Texte présenté -
▽
L’industrie du bois à l’heure d'un tournant majeur


La filière du bois en Polynésie est arrivée à un tournant. Historiquement géré par les pouvoirs publics, ce secteur doit inexorablement passer aux mains du privé pour continuer à se développer. Crédit photo : Archives TI.
Tahiti, le 28 octobre 2024 – Au Fenua, l’industrie du bois, encore jeune, aborde un moment charnière. Tandis que le secteur public se retire progressivement de la gestion des ressources forestières, le privé est appelé à prendre les rênes. Le gouvernement mise sur une ressource précieuse : 5 000 hectares de pins des Caraïbes, plantés il y a un demi-siècle, qu’il entend valoriser en les inscrivant comme priorité dans les marchés publics, notamment ceux de l’Office polynésien de l’habitat (OPH), principal consommateur de bois.
△
Consigne -
Recopiez à l'identique le passage du texte sur l'industrie du bois compris entre « L’industrie du bois à » et « consommateur de bois. », ces deux segments inclus.

Données fournies -
▽
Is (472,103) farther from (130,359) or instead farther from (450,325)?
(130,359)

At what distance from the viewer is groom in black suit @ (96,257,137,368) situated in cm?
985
△
Travail effectué -
L’industrie du bois à l’heure d'un tournant majeur


La filière du bois en Polynésie est arrivée à un tournant. Historiquement géré par les pouvoirs publics, ce secteur doit inexorablement passer aux mains du privé pour continuer à se développer. Crédit photo : Archives TI.
Tahiti, le 28 octobre 2024 – Au Fenua, l’industrie du bois, encore jeune, aborde un moment charnière. Tandis que le secteur public se retire progressivement de la gestion des ressources forestières, le privé est appelé à prendre les rênes. Le gouvernement mise sur une ressource précieuse : 5 000 hectares de pins des Caraïbes, plantés il y a un demi-siècle, qu’il entend valoriser en les inscrivant comme priorité dans les marchés publics, notamment ceux de l’Office polynésien de l’habitat (OPH), principal consommateur de bois.